We recognize this may be confusing, and that you are receiving conflicting statements and conflicting recommendations, and therefore it may be easier to do nothing rather than decide what to do, but please consider the following:
| • | WE BELIEVE THE NEW GP WILL MAXIMIZE THE LIQUIDATION PROCEEDS TO LIMITED PARTNERS by more effectively liquidating the remaining assets, by making sure that any contingent payments due from past disposition deals are diligently collected (which the current general partners did not do), and by distributing cash promptly (which the current general partners did not do). If you wonder whether the current general partners have done their best to liquidate the partnership, or have been taking the easy way out because they do not really have a stake in the partnership, then the only way you will have a chance to find out is to replace them with a new, unaffiliated general partner, as we have proposed. |
| • | ONLY A NEW UNAFFILIATED GENERAL PARTNER WILL FIND OUT WHY THE CURRENT GENERAL PARTNERS STILL HAVE NOT EXPLAINED THE DETAILS OF THE “BANKING ARRANGEMENT” THEY HAD, how long it existed, how MMA calculated what the Partnership lost as a result of that banking arrangement, and whether they really paid back all that they should have. |
| • | PAST DISPOSITIONS OF PARTNERSHIP ASSETS FOR NOMINAL AMOUNTS SHOULD BE SCRUTINIZED, but obviously the current general partners are not going to investigate the dispositions that they made. |
| • | THE ONLY WAY LIMITED PARTNERS CAN BE SURE THAT MMA HAS TO ACCOUNT FOR ITSELF IS TO REMOVE MMA AND ELECT A NEW GP. The New GP will not have a conflict of interest when investigating how MMA has managed the Partnership. |
We urge you to carefully read the Consent Solicitation Statement previously sent to you, and to vote. Your vote is important. Failure to vote, abstentions and broker non-votes will have the same effect as a vote against the Proposal. To be sure your vote is represented, please sign, date and return the enclosed GREEN Consent of Limited Partner form as promptly as possible in the enclosed, prepaid envelope. If you have any questions, please contact Everest at: (800) 611-4613.

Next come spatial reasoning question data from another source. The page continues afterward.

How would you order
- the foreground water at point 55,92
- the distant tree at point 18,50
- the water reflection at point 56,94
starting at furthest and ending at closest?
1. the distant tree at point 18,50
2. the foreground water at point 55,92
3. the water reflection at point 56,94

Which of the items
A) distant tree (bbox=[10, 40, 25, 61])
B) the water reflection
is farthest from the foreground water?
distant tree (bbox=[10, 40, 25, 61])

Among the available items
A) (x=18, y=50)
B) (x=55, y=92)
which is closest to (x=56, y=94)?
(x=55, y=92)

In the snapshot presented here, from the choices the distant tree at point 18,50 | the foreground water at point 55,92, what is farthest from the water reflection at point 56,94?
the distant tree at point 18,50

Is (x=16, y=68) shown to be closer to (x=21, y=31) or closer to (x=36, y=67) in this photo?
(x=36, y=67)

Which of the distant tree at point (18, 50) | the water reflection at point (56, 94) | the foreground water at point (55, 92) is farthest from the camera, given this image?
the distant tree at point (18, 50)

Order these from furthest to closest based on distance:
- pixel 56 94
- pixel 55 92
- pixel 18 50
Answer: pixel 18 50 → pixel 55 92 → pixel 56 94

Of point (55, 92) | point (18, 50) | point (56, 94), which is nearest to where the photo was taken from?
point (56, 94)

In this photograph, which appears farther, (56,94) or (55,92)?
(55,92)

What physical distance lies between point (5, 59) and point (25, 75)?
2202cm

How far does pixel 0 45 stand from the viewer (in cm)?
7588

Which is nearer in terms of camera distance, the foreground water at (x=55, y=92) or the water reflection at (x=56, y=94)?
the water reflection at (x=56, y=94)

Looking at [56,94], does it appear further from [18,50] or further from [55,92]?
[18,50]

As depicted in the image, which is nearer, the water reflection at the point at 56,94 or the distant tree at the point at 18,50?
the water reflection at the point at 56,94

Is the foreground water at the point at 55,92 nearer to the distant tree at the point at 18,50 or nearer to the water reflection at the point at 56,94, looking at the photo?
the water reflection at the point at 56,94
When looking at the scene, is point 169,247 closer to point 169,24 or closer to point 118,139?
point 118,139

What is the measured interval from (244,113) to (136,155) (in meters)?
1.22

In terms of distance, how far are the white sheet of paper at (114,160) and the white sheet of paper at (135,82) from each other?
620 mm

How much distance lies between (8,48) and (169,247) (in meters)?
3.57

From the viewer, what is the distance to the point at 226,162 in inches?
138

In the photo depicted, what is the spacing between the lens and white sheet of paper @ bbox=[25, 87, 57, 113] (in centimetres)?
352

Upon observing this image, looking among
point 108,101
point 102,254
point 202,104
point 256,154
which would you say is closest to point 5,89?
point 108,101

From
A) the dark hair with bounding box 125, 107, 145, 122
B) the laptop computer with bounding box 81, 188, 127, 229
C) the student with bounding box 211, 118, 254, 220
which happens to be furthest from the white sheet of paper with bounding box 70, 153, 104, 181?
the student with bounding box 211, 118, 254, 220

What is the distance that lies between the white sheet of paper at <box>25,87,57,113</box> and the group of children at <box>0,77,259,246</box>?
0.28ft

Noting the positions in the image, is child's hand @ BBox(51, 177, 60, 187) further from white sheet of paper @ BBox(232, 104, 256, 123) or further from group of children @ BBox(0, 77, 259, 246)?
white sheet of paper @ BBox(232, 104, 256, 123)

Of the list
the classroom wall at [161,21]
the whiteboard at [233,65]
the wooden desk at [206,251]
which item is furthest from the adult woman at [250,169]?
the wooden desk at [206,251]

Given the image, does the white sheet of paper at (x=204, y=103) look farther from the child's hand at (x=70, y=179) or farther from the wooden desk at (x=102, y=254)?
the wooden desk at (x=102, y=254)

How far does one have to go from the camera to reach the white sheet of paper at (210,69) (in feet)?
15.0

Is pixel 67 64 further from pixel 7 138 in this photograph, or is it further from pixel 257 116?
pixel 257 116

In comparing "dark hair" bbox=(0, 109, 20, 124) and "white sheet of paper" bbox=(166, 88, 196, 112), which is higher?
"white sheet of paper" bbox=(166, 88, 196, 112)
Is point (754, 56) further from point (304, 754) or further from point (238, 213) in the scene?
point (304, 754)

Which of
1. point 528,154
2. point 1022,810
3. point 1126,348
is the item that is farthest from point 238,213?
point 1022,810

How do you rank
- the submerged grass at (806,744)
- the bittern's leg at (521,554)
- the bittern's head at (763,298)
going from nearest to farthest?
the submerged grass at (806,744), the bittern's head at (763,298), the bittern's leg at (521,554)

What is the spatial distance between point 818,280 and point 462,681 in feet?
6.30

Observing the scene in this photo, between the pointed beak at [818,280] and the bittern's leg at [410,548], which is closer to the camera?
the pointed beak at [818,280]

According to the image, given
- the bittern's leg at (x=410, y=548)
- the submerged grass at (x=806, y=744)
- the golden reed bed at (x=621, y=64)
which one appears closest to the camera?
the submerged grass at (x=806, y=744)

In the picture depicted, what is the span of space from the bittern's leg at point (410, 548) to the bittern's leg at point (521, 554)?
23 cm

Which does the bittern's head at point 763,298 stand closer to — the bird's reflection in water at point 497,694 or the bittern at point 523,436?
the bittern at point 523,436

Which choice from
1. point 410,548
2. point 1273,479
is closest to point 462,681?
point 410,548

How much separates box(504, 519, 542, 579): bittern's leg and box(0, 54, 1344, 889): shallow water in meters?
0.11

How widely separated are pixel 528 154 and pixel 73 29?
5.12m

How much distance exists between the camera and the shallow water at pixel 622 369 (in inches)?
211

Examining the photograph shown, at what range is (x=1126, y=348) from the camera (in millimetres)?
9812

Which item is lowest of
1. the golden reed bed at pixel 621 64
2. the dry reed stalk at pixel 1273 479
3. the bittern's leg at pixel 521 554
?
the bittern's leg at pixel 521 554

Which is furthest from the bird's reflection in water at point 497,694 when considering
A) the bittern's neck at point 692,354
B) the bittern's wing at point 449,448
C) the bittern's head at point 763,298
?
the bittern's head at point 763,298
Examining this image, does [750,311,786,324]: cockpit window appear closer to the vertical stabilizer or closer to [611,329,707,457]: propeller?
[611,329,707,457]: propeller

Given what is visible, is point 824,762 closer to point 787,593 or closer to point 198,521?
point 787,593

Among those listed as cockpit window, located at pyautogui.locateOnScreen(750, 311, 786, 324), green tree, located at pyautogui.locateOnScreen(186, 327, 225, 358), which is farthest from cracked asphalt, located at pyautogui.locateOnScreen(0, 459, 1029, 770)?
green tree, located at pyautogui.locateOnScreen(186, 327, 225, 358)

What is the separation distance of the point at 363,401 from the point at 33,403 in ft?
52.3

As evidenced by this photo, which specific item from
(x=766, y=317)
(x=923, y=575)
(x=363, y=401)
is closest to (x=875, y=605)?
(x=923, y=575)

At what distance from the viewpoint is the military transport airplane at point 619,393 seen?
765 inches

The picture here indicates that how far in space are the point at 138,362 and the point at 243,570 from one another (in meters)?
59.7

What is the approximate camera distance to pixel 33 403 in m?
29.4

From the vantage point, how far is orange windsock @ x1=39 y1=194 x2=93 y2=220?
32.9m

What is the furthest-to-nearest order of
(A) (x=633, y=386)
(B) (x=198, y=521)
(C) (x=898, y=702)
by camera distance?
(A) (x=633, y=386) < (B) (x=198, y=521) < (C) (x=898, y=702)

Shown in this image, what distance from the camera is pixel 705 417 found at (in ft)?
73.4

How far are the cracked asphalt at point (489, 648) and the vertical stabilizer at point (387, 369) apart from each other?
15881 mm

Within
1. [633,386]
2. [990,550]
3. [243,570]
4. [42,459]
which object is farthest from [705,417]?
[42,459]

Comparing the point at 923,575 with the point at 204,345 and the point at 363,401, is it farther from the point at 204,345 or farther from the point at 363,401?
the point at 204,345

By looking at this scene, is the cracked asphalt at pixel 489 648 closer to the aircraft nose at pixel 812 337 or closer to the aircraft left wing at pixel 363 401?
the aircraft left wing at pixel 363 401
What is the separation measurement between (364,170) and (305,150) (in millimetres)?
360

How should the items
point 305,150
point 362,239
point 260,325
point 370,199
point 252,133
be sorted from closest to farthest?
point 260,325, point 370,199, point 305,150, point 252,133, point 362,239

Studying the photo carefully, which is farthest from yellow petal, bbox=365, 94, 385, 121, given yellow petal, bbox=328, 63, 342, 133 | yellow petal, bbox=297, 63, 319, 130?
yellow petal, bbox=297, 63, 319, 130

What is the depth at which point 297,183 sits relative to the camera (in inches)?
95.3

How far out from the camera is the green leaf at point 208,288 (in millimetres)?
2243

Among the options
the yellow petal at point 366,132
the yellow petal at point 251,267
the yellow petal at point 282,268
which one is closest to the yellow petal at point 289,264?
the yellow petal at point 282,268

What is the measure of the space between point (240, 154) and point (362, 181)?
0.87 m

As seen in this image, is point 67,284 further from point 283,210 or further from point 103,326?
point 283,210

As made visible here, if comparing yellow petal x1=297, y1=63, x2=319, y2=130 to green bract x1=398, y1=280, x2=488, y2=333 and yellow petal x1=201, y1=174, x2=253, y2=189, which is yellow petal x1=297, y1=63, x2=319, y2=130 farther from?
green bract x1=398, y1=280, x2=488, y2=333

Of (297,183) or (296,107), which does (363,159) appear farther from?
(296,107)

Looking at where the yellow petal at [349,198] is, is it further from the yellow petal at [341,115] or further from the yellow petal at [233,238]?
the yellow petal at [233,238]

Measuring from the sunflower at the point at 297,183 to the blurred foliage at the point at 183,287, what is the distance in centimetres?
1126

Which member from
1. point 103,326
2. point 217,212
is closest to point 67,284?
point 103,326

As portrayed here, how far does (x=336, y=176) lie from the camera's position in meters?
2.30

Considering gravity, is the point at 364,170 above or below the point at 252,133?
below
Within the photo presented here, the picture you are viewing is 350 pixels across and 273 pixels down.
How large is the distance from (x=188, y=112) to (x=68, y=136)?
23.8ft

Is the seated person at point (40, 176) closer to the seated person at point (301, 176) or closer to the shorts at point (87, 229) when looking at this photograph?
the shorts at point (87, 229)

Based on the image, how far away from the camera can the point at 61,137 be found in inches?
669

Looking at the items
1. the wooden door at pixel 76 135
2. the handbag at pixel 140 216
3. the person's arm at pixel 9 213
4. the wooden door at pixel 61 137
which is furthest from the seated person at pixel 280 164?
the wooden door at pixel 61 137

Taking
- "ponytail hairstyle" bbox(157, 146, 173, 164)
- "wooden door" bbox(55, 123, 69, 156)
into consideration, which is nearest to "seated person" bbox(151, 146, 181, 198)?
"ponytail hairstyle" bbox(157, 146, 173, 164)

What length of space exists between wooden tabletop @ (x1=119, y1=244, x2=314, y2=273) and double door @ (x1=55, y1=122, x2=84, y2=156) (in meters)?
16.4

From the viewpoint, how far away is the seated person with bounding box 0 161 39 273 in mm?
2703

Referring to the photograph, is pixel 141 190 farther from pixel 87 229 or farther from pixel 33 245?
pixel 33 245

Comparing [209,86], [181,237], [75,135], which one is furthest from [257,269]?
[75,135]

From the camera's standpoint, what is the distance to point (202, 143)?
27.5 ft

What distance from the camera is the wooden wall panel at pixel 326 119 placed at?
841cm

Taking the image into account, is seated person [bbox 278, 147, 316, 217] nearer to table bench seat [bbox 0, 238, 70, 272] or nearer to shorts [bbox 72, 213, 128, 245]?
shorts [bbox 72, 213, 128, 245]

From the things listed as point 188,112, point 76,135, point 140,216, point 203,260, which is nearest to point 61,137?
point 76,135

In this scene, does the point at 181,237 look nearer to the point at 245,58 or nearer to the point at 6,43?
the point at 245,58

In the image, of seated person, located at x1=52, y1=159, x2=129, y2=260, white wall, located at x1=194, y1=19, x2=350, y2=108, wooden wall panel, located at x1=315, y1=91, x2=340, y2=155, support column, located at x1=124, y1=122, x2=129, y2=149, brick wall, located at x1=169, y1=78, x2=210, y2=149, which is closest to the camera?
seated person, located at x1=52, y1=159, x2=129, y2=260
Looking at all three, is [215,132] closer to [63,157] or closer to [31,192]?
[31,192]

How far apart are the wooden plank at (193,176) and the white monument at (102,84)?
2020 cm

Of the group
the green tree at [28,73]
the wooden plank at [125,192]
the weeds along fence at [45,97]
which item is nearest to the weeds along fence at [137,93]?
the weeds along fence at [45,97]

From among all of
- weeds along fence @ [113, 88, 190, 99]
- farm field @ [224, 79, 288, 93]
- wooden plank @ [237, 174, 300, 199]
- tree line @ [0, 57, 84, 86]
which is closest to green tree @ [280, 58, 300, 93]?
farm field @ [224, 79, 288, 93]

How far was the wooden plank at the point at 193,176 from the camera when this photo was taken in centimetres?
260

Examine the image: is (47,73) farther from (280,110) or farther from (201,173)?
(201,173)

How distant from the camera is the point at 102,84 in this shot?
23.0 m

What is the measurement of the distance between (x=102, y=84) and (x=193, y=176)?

We are extending the Expiration Date. The solicitation of Consents will expire at 5:00 p.m. Eastern Time on the earlier to occur of the following dates (the “Expiration Date”): (i) February 14, 2008 or such later date to which Everest determines to extend the solicitation or (ii) the date Everest determines the Required Consents are received. Everest reserves the right to extend this solicitation of Consents for such period or periods as it may determine in its sole discretion from time to time; provided, however that it will not extend this solicitation past October 15, 2008.